> **SHORT TASK**
Can you lay out every line of the listing as a Markdown table with two columns, Row and Line, numbering each row and skipping any blank lines? Leave the pictures out of the table.

----- DATA FOR THE TASK

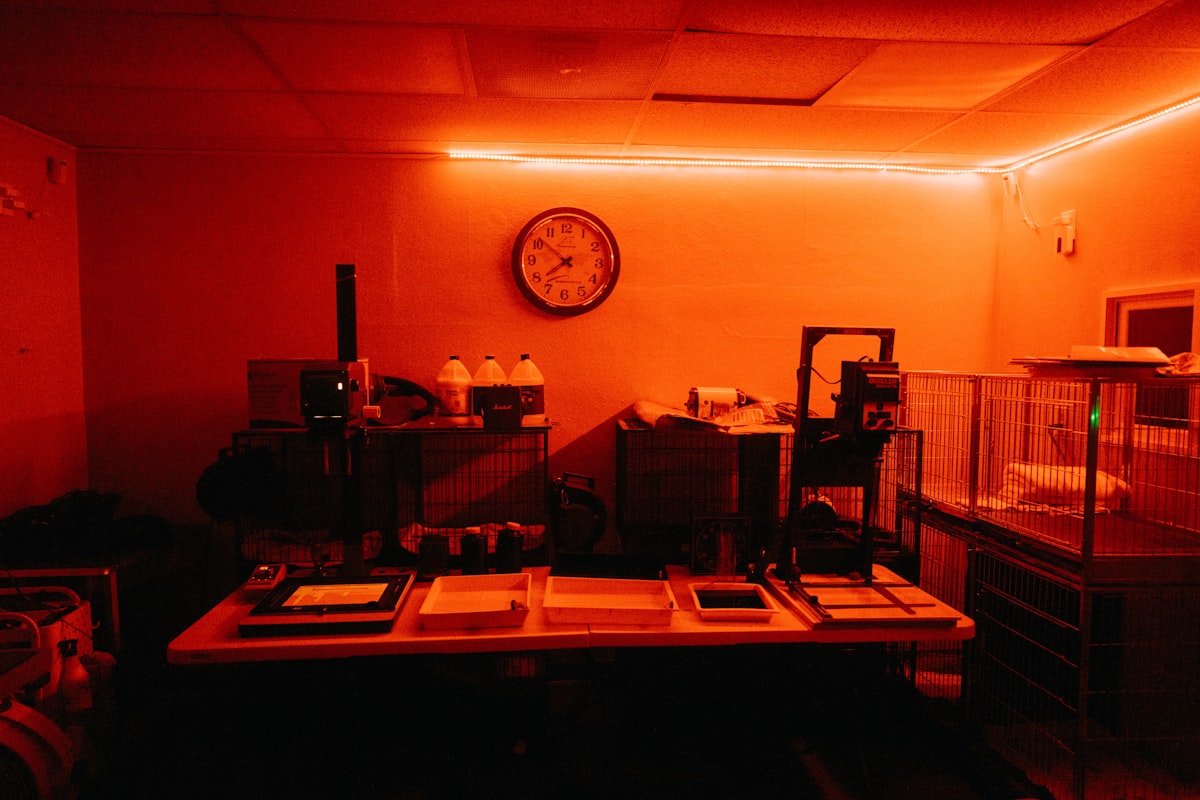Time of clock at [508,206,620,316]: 7:51
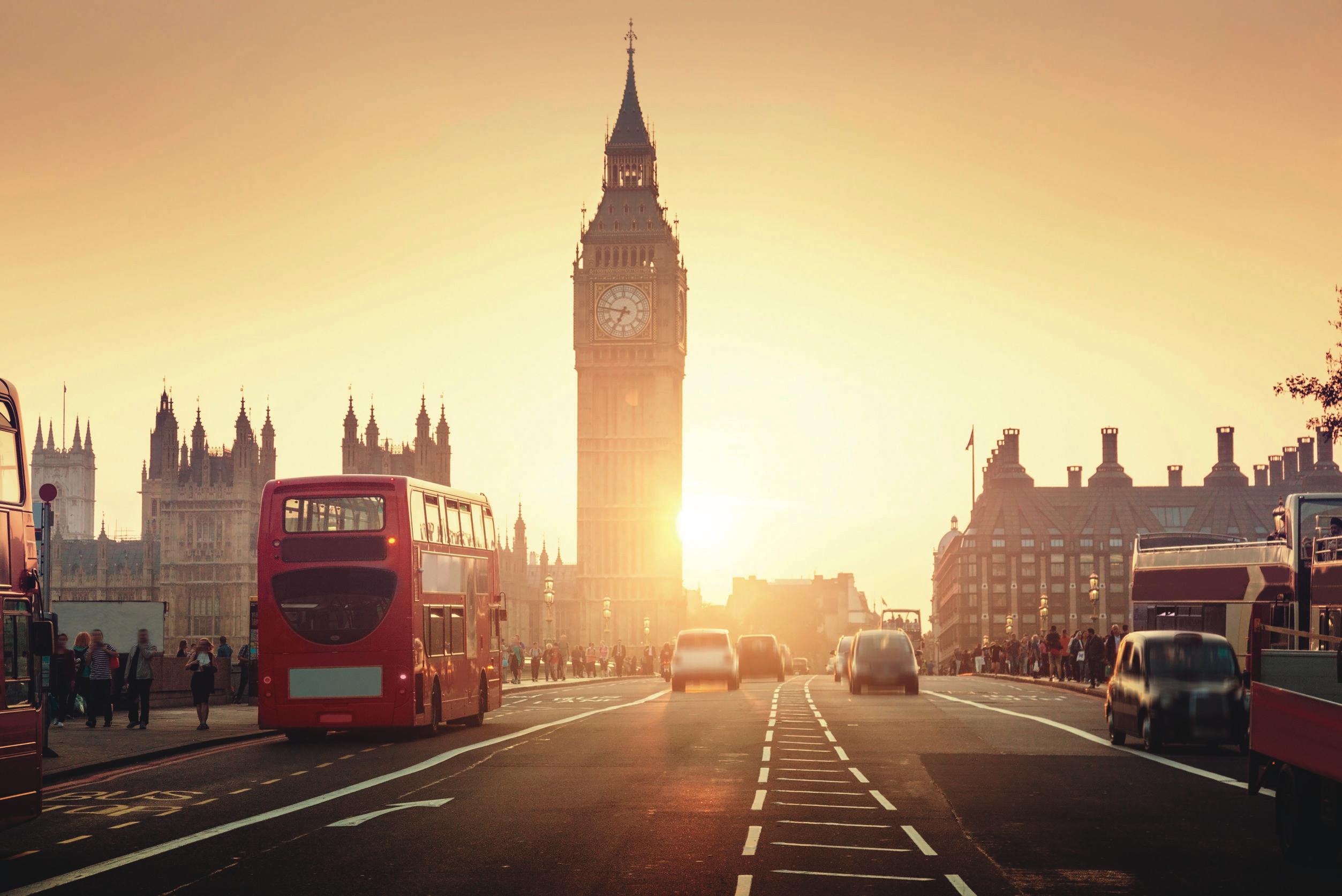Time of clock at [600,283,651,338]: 6:47
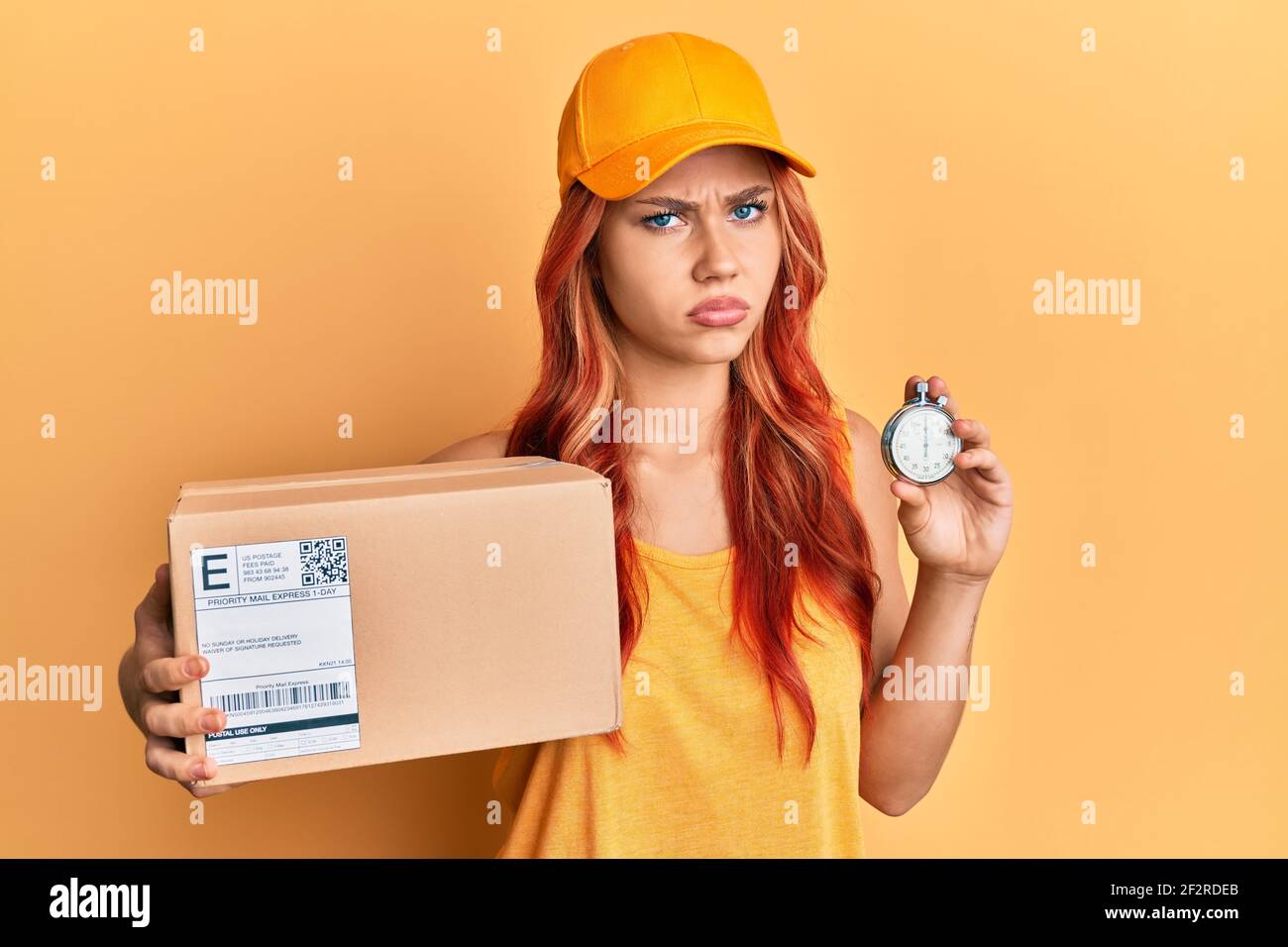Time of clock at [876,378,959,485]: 6:00
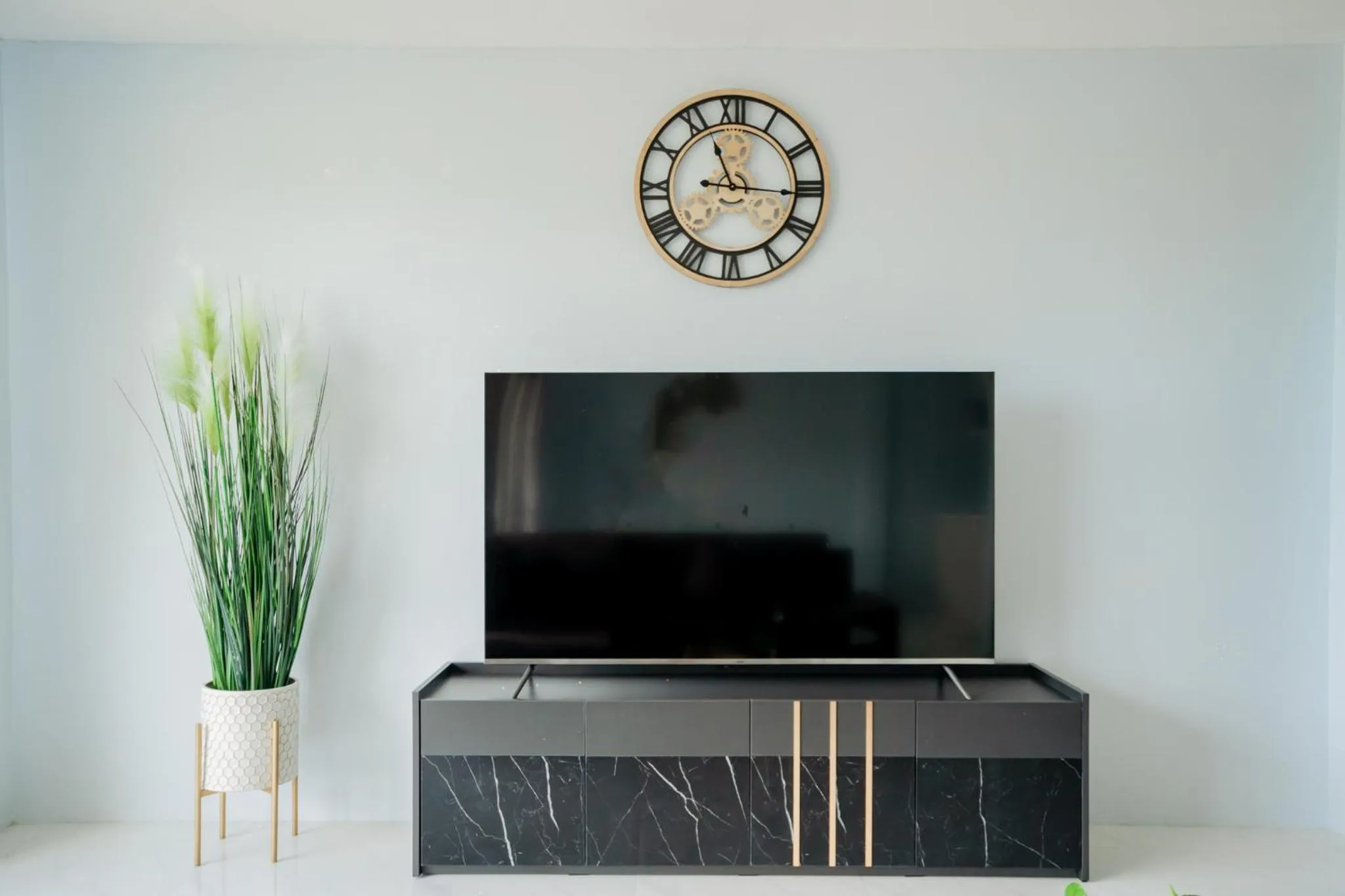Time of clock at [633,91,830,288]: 11:15
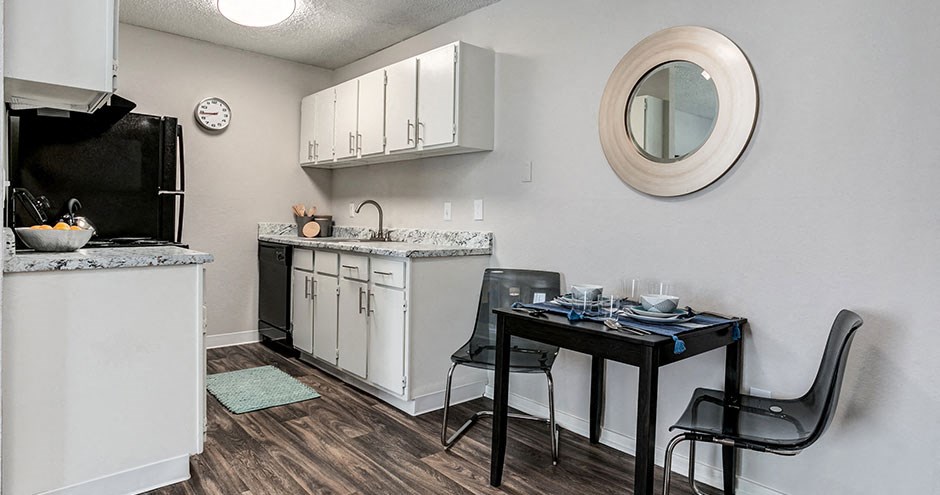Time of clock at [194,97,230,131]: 8:44
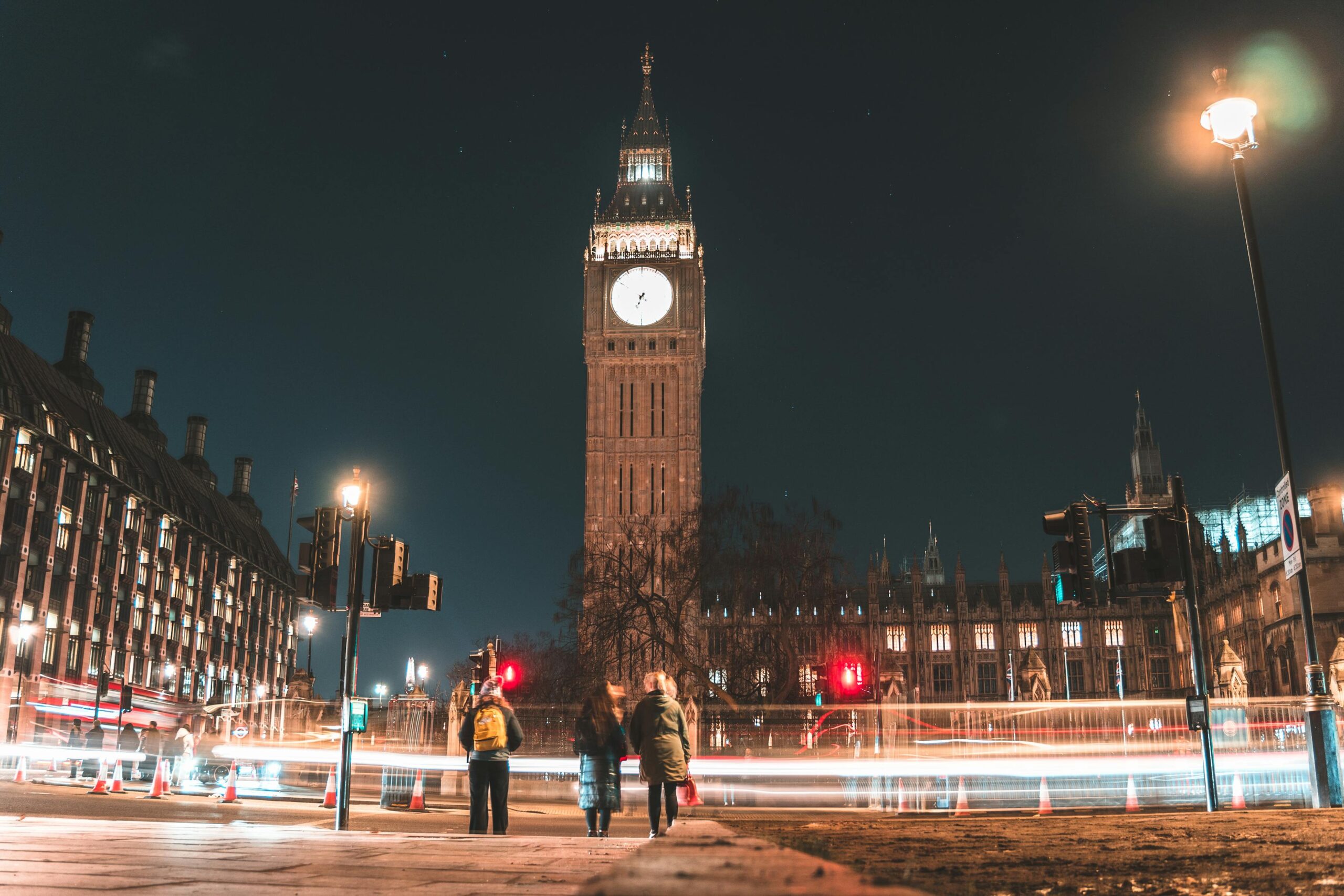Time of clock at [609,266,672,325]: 7:34
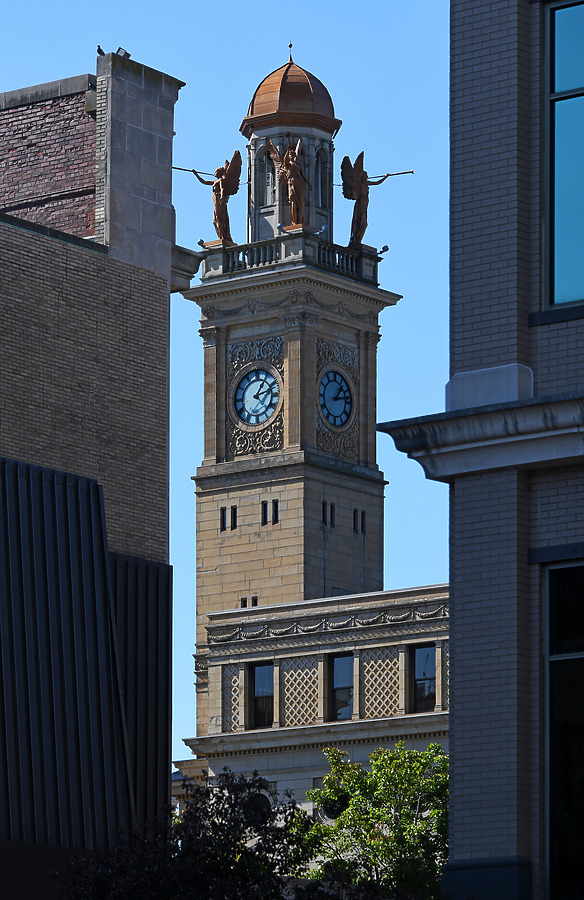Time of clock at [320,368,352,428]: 1:13
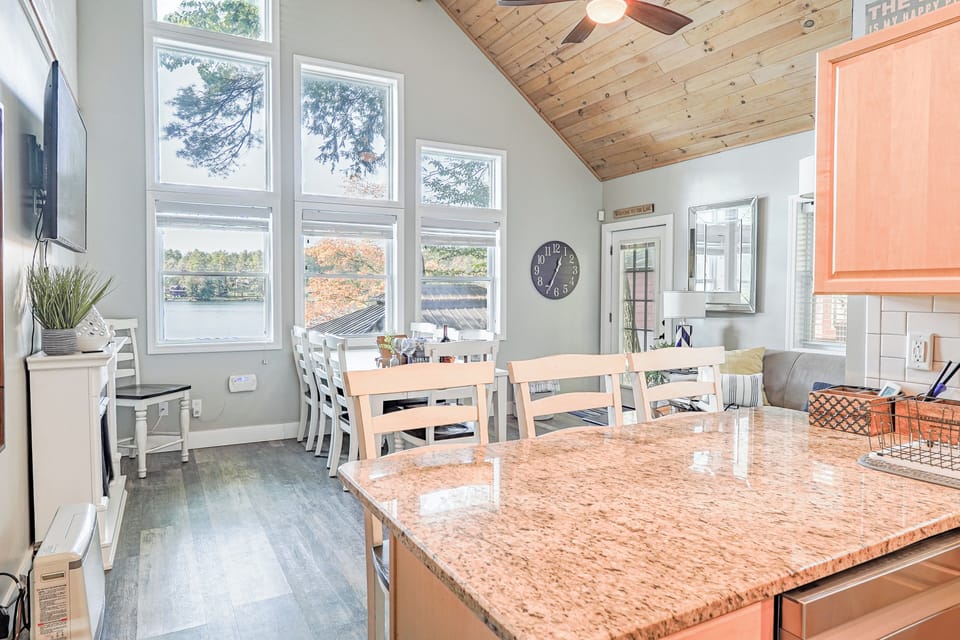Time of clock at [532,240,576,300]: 12:34
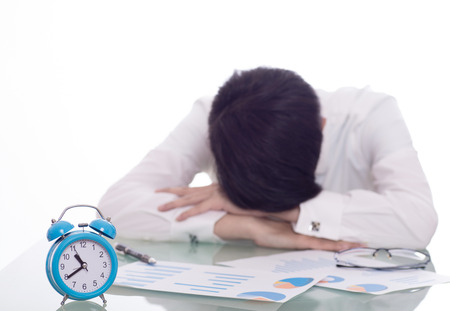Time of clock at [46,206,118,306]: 10:39
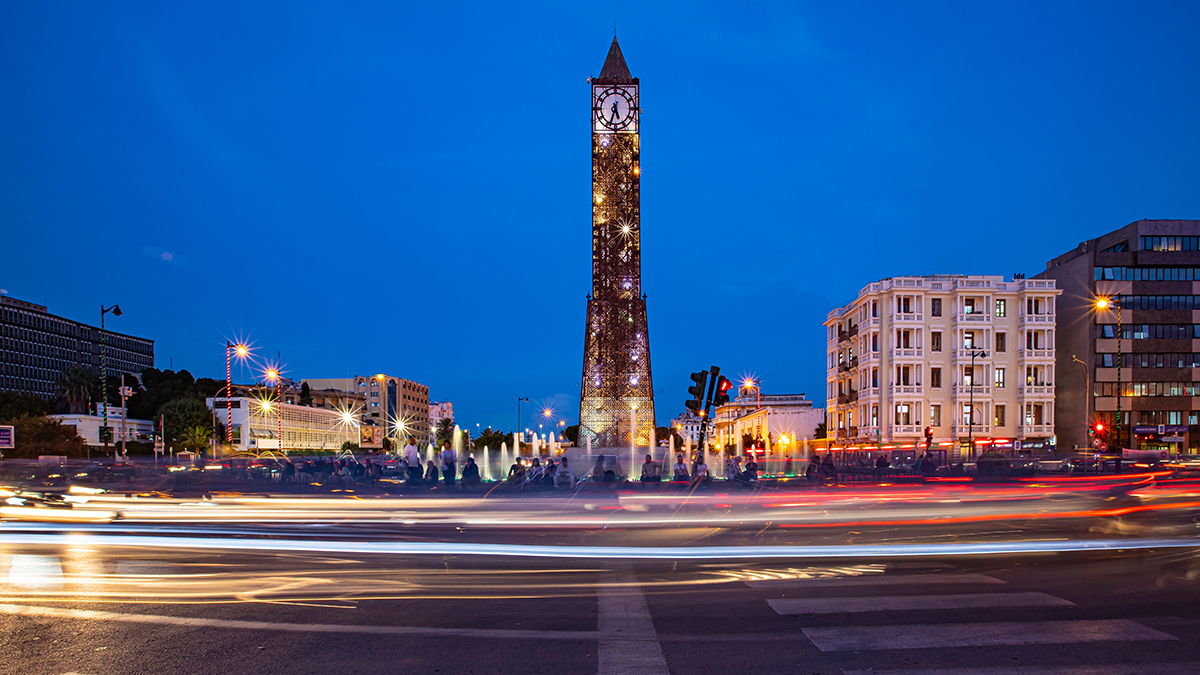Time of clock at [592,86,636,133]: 5:33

----------

> **REPLY TO THE EXERCISE**
| Row | Line |
|---|---|
| 1 | Time of clock at [508,206,620,316]: 7:51 |
| 2 | Time of clock at [600,283,651,338]: 6:47 |
| 3 | Time of clock at [876,378,959,485]: 6:00 |
| 4 | Time of clock at [633,91,830,288]: 11:15 |
| 5 | Time of clock at [194,97,230,131]: 8:44 |
| 6 | Time of clock at [609,266,672,325]: 7:34 |
| 7 | Time of clock at [320,368,352,428]: 1:13 |
| 8 | Time of clock at [532,240,576,300]: 12:34 |
| 9 | Time of clock at [46,206,118,306]: 10:39 |
| 10 | Time of clock at [592,86,636,133]: 5:33 |